Report, Filing and Communication Requirements
Here is the information Combs and Jones presented in a section called “Health Plan Reports, Filings, and Communications.”
- For plan years starting on or after Sept. 23, 2010, employer plans must distribute notices of new, written, internal and external appeals processes. The processes offer impartial review, give participants access to their records, and offer them a hearing on appeal.
- For tax years beginning Jan. 1, 2011, employers must disclose the aggregate cost of their health coverage plan on each participant’s W-2 form. Combs and Jones suggest Internal Revenue Service wants to track these expenses.
- Starting March 23, 2013, all new and existing plans must provide applicants and participants with uniform explanations of coverage, using standard definitions of common insurance and medical terms. Explanations cannot be more than four pages (in 12-point type) and must offer a contact for questions. Given the amount of confusion that coverage plans already create for employees, Combs believes this requirement is a bare minimum, and that wise employers will do much more.
- By 2014, each state must establish an “American Health Benefit Exchange” that offers affordable insurance options to individuals and employers with no more than 100 workers. Employers must inform their employees of these exchanges, how to contact them, and (if the employer’s plan covers less than 60% of the cost of benefits), that employees may be eligible for premium subsidies.
- Starting Jan. 1, 2014, employers that offer group coverage must provide free choice vouchers to any employee whose income is less than 400% of the federal poverty level and whose premium for the employer’s plan exceeds 8% of their household income. The vouchers are to be used to buy coverage through an exchange.
- And starting in 2014, employers with more than 100 employees must file annual reports to Health and Human Services that say whether they offer a healthcare plan and if so, the waiting period for eligibility, the cost of the cheapest plan for each enrollment category, how much the employer pays toward the costs of each plan, the number of participants for each, and each participant’s name and address.

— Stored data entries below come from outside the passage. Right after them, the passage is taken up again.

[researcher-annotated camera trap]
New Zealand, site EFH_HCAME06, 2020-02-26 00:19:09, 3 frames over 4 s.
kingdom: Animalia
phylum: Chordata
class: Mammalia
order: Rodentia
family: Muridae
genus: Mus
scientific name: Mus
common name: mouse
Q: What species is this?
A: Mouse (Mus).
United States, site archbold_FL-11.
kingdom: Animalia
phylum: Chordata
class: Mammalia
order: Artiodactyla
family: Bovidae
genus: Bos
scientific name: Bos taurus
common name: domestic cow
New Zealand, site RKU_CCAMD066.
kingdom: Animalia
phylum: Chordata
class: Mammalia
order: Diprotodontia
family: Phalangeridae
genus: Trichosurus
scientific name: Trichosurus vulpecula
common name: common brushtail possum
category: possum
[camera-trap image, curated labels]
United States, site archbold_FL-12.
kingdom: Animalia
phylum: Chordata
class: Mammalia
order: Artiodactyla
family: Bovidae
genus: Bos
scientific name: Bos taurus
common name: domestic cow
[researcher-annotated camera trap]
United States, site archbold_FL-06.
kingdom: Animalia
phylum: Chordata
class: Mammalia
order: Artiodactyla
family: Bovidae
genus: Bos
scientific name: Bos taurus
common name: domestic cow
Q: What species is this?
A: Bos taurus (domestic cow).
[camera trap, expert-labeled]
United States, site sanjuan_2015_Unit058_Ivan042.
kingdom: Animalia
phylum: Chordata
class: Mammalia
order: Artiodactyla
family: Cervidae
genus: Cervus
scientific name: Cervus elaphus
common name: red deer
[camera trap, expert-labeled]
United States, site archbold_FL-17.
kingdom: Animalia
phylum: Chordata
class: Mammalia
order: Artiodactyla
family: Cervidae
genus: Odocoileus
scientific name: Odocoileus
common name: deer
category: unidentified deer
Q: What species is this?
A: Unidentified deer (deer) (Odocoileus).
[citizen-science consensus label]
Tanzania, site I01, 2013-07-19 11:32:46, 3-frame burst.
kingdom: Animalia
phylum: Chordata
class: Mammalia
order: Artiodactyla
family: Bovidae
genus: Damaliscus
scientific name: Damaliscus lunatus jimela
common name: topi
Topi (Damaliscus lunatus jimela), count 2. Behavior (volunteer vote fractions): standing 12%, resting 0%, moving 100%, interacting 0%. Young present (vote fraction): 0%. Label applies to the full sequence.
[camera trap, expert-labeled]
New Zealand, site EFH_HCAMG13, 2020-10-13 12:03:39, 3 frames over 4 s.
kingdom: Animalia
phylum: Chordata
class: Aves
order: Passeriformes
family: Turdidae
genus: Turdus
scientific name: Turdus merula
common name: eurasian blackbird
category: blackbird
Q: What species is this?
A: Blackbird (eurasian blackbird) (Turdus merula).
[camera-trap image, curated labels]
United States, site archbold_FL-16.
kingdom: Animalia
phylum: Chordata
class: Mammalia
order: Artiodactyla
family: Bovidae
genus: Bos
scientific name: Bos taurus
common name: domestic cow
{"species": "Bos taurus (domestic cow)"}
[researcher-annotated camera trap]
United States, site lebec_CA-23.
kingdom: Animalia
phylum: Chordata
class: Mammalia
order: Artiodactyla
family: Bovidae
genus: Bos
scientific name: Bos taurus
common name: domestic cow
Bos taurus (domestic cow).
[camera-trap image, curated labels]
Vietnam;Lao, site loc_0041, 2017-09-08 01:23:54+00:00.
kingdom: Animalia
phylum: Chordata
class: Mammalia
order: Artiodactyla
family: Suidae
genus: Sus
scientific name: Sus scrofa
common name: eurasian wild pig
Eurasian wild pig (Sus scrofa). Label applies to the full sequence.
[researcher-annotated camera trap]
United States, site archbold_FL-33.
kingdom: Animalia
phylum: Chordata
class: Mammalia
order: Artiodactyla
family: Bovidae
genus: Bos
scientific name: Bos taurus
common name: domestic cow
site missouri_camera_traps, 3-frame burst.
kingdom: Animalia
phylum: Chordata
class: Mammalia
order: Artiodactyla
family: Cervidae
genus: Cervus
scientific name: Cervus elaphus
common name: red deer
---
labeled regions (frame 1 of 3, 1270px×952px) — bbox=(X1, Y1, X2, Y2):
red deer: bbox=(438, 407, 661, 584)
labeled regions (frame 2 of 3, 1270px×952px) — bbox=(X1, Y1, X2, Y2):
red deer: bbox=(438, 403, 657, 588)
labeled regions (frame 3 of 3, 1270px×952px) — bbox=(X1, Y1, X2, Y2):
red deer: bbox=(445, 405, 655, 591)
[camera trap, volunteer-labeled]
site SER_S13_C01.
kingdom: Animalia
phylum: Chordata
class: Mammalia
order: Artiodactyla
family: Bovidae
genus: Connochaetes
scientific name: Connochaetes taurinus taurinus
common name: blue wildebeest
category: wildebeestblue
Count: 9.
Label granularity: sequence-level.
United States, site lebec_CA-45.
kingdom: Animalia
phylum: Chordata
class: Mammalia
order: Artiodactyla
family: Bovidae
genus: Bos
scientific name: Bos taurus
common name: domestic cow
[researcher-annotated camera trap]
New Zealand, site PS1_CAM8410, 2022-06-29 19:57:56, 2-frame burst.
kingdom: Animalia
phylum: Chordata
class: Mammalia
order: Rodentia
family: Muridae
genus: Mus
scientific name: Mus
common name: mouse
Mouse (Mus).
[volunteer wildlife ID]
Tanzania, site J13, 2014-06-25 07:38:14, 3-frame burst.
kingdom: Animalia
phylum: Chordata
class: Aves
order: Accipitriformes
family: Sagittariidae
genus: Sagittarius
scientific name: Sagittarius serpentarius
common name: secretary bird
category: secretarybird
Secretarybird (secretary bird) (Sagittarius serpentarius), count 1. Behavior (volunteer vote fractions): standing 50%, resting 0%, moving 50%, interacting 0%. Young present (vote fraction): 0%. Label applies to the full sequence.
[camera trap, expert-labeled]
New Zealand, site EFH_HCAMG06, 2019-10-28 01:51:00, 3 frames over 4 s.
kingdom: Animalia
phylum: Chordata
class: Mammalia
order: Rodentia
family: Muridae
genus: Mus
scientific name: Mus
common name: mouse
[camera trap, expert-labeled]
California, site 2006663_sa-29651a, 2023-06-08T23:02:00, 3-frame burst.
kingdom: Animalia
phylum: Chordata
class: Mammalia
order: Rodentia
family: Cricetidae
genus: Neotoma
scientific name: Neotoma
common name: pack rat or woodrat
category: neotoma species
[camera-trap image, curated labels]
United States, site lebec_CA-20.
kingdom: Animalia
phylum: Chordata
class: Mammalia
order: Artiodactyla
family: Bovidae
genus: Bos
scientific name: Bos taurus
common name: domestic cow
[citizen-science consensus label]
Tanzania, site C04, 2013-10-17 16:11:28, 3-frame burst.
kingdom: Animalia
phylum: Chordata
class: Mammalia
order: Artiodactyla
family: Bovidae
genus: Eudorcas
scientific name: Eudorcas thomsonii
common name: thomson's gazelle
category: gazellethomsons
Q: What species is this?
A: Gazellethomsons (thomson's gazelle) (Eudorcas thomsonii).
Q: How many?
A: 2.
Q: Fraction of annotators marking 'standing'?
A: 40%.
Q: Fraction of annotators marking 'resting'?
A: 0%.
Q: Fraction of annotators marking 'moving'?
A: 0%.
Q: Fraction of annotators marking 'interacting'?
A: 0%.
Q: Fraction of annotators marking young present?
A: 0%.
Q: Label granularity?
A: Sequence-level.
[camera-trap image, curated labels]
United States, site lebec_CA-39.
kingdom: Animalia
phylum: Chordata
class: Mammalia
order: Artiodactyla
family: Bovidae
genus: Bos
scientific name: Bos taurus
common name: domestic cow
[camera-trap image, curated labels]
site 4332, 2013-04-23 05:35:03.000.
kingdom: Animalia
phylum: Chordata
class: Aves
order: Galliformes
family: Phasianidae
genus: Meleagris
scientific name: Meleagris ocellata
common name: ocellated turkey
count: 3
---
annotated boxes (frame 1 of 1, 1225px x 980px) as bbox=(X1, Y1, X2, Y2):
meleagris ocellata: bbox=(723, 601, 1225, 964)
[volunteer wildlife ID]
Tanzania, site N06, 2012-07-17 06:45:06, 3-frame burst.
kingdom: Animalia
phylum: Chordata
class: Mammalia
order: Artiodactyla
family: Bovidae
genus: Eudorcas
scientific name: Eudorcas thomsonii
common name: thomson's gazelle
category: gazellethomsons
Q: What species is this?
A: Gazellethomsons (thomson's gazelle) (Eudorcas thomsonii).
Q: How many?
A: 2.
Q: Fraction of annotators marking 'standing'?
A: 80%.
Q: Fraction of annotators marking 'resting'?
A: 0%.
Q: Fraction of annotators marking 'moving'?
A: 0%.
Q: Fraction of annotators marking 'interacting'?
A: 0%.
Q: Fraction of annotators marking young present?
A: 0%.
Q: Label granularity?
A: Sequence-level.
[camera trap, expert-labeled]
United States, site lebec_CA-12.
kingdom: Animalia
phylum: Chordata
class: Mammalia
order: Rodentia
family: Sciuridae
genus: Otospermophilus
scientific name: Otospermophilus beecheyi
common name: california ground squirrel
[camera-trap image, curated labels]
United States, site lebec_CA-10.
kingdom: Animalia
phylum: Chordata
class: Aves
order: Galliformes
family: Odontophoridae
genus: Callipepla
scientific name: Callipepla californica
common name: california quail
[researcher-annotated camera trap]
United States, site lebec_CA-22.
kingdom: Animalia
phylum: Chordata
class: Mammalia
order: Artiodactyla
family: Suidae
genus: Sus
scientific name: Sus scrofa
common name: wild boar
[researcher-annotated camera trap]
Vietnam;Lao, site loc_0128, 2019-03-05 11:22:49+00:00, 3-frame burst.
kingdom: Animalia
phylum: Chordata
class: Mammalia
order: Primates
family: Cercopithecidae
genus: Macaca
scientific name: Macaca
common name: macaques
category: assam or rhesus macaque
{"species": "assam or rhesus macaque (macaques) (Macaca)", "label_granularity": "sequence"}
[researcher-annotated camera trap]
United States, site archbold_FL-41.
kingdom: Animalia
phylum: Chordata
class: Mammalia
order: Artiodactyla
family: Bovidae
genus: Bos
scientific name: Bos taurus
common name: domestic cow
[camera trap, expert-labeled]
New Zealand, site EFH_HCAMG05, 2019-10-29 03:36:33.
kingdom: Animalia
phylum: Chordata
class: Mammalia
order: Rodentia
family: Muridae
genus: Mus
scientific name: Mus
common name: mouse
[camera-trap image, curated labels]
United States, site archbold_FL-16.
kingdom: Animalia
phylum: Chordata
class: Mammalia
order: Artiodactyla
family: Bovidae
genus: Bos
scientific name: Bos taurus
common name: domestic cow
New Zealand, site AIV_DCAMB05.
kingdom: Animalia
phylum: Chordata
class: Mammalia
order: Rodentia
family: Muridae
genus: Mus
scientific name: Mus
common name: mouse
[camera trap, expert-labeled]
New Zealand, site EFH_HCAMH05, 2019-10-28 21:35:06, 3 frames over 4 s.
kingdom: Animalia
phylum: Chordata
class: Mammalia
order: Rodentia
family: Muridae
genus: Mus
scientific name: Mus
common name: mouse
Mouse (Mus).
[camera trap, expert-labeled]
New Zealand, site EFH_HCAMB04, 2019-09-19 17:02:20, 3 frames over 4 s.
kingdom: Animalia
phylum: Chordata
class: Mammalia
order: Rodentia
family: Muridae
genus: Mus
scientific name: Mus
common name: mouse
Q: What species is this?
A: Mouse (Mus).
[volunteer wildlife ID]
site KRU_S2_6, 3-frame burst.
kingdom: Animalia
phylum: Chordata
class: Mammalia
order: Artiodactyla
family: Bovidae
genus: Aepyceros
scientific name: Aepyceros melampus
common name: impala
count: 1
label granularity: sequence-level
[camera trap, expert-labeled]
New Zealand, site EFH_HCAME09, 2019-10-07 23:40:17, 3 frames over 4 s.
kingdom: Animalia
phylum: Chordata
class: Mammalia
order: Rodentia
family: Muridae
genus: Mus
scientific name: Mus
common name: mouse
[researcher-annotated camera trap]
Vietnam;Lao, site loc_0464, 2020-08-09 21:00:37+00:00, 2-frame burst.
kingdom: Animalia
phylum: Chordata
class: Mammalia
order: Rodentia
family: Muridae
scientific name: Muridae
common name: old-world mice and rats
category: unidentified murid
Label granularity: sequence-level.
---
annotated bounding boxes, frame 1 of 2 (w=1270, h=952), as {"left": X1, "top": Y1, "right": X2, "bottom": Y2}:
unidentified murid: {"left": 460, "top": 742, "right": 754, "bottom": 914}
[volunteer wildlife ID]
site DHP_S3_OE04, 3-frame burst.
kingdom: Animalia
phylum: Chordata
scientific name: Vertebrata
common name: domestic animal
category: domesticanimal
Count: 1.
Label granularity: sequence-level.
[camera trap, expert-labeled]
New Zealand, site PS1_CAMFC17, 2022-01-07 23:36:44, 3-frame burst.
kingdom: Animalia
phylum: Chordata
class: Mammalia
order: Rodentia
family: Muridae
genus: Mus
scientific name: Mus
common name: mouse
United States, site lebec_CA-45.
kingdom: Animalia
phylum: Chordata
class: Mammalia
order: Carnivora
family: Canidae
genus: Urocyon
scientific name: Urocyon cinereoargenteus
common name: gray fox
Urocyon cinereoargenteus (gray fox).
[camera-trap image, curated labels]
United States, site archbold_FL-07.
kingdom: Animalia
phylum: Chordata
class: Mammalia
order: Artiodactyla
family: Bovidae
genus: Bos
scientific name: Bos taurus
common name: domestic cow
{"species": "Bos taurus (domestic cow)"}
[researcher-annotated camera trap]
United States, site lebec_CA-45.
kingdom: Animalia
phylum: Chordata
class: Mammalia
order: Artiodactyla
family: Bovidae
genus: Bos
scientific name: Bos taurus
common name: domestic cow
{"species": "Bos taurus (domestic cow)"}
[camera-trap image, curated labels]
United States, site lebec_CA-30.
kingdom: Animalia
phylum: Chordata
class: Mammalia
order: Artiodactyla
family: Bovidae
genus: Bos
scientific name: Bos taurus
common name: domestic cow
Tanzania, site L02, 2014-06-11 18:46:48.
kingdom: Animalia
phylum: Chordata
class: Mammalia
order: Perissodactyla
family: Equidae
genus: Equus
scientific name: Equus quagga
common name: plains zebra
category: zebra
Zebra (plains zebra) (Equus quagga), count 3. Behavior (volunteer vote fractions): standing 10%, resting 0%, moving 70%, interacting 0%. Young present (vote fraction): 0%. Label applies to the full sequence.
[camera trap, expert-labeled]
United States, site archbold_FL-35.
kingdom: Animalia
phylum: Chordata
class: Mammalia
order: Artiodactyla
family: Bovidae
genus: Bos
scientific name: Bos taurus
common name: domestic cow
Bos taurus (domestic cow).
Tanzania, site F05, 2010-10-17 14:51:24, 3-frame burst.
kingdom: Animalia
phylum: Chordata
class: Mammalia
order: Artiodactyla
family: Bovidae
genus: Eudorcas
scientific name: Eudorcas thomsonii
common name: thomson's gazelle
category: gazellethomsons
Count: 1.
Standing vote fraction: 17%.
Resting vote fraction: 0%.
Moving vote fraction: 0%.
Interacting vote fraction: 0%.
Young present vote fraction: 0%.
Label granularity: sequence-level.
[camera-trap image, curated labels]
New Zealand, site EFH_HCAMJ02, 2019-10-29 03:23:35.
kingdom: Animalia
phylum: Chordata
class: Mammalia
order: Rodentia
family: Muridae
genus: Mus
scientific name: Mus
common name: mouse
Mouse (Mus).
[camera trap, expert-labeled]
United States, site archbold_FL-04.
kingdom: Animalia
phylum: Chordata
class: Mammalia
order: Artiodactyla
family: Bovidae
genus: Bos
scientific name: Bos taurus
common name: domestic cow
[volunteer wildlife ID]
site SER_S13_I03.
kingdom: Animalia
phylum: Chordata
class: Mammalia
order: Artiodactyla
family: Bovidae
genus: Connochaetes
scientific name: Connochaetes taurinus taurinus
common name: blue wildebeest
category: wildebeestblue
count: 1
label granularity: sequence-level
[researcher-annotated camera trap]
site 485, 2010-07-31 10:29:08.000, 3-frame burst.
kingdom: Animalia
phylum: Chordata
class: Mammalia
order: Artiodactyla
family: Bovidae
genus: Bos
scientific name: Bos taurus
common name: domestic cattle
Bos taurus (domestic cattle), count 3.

Credits, Subsidies, Penalties and Taxes
Finally, here’s what Combs and Jones shared about “Credits, Subsidies, Penalties, and Taxes” under the new law:
- Starting in 2010, employers with no more than 25 full-time employees and average annual wages not exceeding $50,000 may receive a sliding-scale tax credit of up to 35% of the employer’s premium costs for group coverage. In 2014, the maximum credit will rise to 50% of coverage obtained through an exchange, but the credit applies for only 2 consecutive years.
- By June 21, 2010, Health and Human Services must set up a reinsurance program to reimburse employers for up to 80% of the cost of providing health insurance to retirees between the ages of 55 and 64, including their spouses and dependents. This program will expire on Jan. 1, 2014, or when the $5 billion runs out, whichever is sooner.
- Starting with plan years on or after Jan. 1, 2014, employers of 50 or more with at least one worker who gets subsidized coverage through an exchange will pay a “free-rider penalty” of not over $2,000 times the number of full-time employees minus 30.